## Data for analysis
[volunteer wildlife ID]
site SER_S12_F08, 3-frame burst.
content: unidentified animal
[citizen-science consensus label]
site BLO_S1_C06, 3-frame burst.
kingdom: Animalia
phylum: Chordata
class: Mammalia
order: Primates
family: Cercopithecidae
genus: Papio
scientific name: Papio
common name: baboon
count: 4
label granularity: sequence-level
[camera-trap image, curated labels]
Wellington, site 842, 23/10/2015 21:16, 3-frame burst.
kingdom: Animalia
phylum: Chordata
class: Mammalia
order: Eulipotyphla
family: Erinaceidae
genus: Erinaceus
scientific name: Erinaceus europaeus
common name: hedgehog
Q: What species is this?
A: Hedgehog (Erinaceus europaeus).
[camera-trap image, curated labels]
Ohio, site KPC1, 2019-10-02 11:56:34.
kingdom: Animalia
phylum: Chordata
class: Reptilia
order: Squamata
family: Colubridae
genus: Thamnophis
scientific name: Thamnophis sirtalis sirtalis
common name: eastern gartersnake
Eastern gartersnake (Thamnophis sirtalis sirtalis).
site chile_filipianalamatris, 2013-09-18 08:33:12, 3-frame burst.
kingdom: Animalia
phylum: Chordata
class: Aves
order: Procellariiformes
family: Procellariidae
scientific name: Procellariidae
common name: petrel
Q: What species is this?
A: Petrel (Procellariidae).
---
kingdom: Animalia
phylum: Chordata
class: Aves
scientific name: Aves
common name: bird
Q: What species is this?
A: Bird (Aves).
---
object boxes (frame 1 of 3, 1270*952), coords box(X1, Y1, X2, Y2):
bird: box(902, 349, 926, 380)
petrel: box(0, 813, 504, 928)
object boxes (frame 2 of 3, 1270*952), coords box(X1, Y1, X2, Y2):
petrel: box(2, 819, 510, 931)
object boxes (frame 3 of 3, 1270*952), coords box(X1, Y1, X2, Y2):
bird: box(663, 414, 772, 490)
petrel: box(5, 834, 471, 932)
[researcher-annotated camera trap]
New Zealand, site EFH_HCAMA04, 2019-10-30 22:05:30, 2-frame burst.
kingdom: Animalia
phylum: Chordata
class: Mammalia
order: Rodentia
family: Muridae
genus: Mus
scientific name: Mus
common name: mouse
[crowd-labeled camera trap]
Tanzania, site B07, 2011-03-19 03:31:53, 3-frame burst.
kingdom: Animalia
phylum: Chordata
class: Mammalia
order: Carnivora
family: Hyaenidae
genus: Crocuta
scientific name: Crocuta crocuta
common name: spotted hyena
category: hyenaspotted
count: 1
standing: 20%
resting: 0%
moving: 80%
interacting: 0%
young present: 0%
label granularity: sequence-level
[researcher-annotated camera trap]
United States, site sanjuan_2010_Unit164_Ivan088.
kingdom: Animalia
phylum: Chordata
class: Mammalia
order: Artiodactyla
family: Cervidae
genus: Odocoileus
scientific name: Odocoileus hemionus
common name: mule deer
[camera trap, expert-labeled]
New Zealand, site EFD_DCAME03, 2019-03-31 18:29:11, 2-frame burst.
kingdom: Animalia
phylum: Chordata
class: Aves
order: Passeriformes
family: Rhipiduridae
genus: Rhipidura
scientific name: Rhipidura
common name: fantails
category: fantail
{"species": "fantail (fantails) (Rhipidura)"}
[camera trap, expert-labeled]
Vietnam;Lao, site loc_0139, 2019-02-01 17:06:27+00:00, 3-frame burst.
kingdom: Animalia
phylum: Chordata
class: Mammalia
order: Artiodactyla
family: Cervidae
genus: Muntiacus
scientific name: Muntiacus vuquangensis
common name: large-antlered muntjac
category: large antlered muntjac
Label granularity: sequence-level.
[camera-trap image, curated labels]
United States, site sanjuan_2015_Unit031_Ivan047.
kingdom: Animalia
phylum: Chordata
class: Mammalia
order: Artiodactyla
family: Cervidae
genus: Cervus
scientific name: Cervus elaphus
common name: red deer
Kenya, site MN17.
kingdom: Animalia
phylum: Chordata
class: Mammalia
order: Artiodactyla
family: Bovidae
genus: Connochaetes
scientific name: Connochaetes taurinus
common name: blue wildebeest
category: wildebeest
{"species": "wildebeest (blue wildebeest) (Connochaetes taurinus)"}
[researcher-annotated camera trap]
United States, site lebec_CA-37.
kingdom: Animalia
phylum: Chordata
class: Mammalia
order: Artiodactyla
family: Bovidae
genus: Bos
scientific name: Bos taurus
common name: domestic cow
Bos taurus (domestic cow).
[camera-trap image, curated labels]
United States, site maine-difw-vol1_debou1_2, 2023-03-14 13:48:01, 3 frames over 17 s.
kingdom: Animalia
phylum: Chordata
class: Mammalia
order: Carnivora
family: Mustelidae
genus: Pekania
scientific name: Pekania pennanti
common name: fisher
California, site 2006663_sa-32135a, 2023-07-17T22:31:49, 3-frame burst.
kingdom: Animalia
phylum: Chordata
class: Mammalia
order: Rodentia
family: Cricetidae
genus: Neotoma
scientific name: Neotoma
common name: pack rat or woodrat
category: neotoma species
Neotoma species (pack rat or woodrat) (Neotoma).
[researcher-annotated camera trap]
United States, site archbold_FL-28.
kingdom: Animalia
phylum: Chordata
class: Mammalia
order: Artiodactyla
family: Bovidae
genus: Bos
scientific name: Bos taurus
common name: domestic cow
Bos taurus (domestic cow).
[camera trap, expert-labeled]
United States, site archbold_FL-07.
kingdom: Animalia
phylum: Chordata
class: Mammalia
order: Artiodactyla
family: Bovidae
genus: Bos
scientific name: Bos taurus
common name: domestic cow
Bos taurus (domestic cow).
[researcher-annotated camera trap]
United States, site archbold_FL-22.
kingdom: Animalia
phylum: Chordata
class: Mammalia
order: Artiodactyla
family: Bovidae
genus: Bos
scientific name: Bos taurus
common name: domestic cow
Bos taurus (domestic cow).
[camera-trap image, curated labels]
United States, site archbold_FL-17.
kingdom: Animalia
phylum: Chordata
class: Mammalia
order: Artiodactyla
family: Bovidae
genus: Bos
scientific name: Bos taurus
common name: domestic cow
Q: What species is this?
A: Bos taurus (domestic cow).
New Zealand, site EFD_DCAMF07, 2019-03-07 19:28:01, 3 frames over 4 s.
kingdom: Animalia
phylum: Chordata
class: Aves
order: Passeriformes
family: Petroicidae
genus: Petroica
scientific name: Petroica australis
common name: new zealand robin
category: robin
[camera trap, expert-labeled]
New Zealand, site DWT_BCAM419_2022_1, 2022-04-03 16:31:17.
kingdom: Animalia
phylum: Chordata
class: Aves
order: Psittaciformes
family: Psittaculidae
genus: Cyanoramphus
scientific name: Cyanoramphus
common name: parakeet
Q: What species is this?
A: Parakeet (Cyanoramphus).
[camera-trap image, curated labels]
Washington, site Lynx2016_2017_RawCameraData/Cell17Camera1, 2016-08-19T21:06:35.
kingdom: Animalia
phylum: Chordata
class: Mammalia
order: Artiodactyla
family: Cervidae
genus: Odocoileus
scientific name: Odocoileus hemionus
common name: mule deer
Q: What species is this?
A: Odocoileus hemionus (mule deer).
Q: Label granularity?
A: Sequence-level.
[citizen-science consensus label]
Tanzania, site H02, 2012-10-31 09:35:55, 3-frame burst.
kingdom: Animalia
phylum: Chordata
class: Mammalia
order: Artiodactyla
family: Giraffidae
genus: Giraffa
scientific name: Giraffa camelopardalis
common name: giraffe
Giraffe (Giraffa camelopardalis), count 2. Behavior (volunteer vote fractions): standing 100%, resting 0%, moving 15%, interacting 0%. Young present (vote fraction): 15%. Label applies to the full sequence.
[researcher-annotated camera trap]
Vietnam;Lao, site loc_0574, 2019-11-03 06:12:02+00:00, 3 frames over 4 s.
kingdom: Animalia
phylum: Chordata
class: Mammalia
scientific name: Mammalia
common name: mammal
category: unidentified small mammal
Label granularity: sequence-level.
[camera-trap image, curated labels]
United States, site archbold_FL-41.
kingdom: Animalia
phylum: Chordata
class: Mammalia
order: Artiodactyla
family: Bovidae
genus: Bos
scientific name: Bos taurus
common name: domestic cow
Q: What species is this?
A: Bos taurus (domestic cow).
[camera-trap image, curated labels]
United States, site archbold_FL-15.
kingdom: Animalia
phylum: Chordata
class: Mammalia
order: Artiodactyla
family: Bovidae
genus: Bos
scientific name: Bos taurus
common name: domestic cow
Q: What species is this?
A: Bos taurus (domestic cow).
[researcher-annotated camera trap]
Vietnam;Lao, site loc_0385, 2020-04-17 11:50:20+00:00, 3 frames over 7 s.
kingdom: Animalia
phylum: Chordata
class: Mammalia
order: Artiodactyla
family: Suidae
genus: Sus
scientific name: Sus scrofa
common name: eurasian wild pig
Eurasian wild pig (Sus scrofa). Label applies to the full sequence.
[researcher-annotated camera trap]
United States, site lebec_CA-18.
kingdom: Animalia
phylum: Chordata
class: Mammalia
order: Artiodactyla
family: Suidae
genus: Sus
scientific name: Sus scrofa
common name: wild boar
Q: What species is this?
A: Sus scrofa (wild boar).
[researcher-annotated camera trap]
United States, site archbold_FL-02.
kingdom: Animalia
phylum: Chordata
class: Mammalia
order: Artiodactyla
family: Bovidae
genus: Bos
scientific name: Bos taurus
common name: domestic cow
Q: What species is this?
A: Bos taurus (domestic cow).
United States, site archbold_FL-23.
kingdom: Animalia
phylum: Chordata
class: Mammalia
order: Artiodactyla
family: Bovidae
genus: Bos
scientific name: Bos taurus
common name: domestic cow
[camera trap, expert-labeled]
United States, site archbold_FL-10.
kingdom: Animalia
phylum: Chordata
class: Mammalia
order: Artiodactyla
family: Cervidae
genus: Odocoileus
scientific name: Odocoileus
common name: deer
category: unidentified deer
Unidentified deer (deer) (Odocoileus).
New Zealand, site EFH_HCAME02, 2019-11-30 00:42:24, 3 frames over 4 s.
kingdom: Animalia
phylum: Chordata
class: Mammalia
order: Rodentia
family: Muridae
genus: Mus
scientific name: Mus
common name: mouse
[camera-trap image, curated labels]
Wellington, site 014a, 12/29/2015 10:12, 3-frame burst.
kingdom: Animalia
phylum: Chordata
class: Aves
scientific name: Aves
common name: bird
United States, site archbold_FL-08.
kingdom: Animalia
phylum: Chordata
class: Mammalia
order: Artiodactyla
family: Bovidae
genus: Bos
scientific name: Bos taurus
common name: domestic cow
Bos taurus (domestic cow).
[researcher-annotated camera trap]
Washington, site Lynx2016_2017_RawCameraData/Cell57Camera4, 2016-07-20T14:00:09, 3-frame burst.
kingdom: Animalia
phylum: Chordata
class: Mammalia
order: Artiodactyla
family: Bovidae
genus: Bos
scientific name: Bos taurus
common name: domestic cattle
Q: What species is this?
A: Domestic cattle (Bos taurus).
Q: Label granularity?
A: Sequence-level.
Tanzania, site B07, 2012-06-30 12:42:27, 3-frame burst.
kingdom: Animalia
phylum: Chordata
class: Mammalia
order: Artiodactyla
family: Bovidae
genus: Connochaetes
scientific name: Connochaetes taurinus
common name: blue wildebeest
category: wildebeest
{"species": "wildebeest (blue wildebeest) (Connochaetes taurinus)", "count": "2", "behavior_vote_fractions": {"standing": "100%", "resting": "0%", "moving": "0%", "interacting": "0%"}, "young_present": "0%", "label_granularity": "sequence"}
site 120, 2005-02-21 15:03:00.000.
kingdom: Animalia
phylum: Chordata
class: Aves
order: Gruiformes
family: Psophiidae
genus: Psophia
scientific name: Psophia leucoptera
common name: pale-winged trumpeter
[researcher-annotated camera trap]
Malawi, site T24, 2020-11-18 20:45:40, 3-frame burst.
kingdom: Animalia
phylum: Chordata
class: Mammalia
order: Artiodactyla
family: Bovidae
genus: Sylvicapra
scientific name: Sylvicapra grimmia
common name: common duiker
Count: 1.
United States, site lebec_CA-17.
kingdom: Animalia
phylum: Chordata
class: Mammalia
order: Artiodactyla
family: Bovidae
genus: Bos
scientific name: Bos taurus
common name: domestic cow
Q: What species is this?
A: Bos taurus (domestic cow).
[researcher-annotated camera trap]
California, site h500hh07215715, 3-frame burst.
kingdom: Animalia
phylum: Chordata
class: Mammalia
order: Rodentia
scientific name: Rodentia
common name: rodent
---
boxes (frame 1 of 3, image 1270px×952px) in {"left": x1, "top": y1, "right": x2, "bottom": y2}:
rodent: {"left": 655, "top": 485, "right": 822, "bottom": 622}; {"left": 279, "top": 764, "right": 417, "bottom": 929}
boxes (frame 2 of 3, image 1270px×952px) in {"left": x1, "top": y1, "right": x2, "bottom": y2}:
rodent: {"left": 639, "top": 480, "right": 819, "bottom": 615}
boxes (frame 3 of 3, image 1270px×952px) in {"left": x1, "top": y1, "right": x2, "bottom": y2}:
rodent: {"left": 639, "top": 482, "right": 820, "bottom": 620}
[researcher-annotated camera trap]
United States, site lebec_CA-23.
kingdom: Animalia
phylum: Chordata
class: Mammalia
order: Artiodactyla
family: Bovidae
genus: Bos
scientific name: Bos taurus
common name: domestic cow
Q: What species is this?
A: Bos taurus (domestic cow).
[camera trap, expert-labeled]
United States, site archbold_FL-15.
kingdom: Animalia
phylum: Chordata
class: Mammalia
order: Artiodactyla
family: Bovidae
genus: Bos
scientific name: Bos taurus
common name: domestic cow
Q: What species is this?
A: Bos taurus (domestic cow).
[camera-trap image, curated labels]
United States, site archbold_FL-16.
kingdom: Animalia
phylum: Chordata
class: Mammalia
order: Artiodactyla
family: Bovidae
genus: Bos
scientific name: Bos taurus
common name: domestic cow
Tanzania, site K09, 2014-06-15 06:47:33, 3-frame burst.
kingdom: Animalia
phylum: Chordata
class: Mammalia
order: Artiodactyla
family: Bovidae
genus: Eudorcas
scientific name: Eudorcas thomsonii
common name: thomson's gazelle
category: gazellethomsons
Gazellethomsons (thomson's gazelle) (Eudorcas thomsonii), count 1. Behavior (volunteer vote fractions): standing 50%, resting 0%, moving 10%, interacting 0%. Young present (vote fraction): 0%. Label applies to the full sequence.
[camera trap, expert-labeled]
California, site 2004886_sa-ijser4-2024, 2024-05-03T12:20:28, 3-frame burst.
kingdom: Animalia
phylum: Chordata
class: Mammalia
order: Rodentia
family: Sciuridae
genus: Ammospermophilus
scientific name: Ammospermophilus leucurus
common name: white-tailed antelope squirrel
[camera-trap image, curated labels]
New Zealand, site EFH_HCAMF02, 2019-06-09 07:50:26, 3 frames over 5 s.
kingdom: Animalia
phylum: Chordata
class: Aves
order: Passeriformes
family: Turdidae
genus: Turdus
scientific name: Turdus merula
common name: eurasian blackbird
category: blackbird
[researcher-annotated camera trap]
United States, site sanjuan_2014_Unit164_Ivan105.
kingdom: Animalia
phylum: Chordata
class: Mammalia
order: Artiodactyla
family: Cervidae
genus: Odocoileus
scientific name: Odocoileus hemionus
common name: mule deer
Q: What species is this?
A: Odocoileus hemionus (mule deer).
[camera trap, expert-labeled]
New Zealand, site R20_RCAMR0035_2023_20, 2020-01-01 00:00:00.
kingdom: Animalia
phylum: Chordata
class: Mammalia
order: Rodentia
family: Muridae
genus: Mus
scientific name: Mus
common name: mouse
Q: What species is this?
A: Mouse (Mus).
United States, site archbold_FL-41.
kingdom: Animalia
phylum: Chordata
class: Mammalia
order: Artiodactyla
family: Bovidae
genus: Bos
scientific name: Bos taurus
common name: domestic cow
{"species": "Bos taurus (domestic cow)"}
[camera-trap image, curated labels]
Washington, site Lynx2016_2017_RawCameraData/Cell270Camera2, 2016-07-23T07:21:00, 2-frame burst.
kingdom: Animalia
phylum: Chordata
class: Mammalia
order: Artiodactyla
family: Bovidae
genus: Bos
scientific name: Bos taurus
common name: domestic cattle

## Exercise description
Search the records above for "Tanzania". Copy each line where it is found.

## Exercise answer
Tanzania, site B07, 2011-03-19 03:31:53, 3-frame burst.
Tanzania, site H02, 2012-10-31 09:35:55, 3-frame burst.
Tanzania, site B07, 2012-06-30 12:42:27, 3-frame burst.
Tanzania, site K09, 2014-06-15 06:47:33, 3-frame burst.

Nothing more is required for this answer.